** Opening Reading passage block **

- Church: Episcopal Church
- Diocese: Texas
- Elected: May 12, 1995
- In office: 1995-2003

Orders
- Ordination: 1968
- Consecration: September 9, 1995 by Edmond L. Browning

Personal details
- Born: March 11, 1941 Havana, Cuba
- Died: October 15, 2003 (aged 62) Houston, Texas, United States
- Buried: St. John the Divine, Houston
- Denomination: Anglican
- Spouse: Aida
- Children: 2

= Leopoldo J. Alard =

American bishop

Leopoldo Jesus Alard (March 11, 1941 - October 15, 2003) was an American bishop. He was suffragan bishop of the Episcopal Diocese of Texas from 1995 to 2003.

==Early life and education==
Alard was born on March 11, 1941, in Havana, Cuba. His great-grandmother was a founding member of the Episcopal Church of Cuba. In 1961, he and his family fled Cuba and sought sanctuary in the United States. He studied at Stetson University and graduated with a Bachelor of Arts degree in history, and later at the Episcopal Theological Seminary of the Caribbean in Puerto Rico from where he graduated with a Master of Divinity degree in 1967. He also studied in Switzerland and at the University of the South. He was awarded an honorary doctorate from the Seminary of the Southwest in 1996 and another from the University of the South in 2000.

** Closing Reading passage block **
** Opening Information block **

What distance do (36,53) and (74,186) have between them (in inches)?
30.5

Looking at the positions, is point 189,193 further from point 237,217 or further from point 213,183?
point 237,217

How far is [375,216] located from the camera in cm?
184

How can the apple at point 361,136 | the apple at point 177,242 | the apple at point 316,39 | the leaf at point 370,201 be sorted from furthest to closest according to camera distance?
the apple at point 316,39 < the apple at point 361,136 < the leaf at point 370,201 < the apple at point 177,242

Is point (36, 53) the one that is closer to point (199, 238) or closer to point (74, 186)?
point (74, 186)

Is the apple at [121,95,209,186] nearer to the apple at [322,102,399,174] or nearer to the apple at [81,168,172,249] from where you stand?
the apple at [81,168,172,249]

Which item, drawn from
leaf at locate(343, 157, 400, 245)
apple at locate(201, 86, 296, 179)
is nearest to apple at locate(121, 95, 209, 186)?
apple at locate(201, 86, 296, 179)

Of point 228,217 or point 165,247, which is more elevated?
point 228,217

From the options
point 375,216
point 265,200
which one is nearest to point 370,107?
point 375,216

** Closing Information block **
** Opening Information block **

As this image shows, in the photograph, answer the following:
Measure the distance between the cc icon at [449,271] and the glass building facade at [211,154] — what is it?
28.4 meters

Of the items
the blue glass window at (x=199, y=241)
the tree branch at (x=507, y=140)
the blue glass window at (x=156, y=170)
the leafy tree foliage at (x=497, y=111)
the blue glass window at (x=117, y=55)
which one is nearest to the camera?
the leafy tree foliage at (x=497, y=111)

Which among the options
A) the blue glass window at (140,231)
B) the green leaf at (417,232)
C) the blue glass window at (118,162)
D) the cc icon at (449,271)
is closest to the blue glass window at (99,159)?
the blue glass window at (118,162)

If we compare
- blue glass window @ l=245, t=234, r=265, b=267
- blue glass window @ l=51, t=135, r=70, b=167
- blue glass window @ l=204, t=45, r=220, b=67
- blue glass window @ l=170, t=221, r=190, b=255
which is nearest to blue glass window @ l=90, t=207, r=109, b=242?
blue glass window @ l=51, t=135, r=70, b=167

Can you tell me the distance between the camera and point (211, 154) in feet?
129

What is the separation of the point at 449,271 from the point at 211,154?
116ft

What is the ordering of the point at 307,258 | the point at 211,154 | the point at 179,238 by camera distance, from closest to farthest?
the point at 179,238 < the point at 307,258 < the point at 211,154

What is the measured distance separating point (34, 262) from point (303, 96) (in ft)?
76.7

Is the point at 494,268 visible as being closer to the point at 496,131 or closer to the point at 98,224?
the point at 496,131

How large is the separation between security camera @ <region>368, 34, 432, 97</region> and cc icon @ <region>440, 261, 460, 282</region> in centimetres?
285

** Closing Information block **
** Opening Information block **

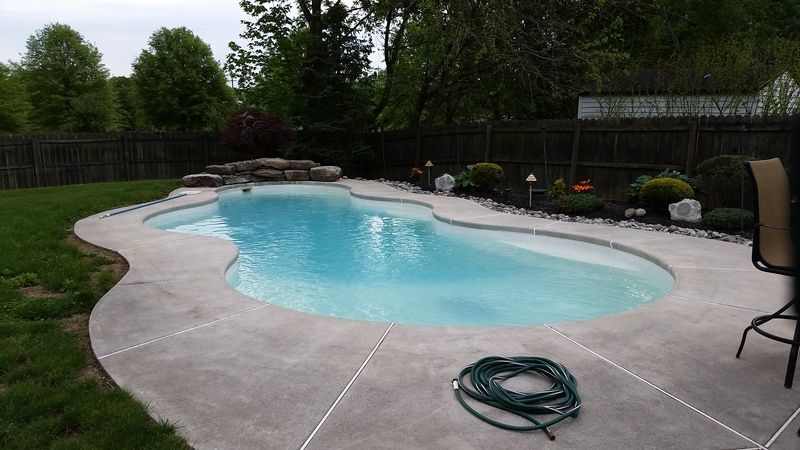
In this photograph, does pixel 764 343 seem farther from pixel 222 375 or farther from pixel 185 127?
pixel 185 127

** Closing Information block **

Activity list:
(1) Answer these from the Leopoldo J. Alard biography.
(a) Where is Alard buried?
(b) What degree did he earn at the Episcopal Theological Seminary of the Caribbean, and in what year?
(c) Who consecrated him as bishop?
(2) Pick up the Leopoldo J. Alard biography after its last sentence and write the next section of it.

Answers for each item:
(1)
(a) St. John the Divine, Houston
(b) A Master of Divinity degree, in 1967
(c) Edmond L. Browning

(2)
==Ordained ministry==
Alard was ordained a deacon in 1967 and priest in 1968. He then became vicar of St Mark's Church in Chattahoochee, Florida, while in 1972 he became the rector of St John's Church in Homestead, Florida. In 1986 he was appointed as canon for Hispanic ministries and director of the Center for Hispanic Ministries of Province VII. In 1995 he also became canon for multicultural ministries in the Diocese of Texas.

==Bishop==
On May 12, 1995, Alard was elected Suffragan Bishop of Texas and he was consecrated on September 9, 1995, with Presiding Bishop Edmond L. Browning as chief consecrator at the chapel of Episcopal High School in Houston. He was the first Hispanic to be elected bishop in the Episcopal Church within the United States. His episcopacy is noted for his role in representing the church to the Latino community and for his support for the ordination of women. In July 2003, he was placed in intensive care after suffering from liver disease for numerous months and resigned as suffragan bishop. On October 15, 2003, Alard died while awaiting a liver transplant. His funeral was held on October 25 at Christ Church Cathedral.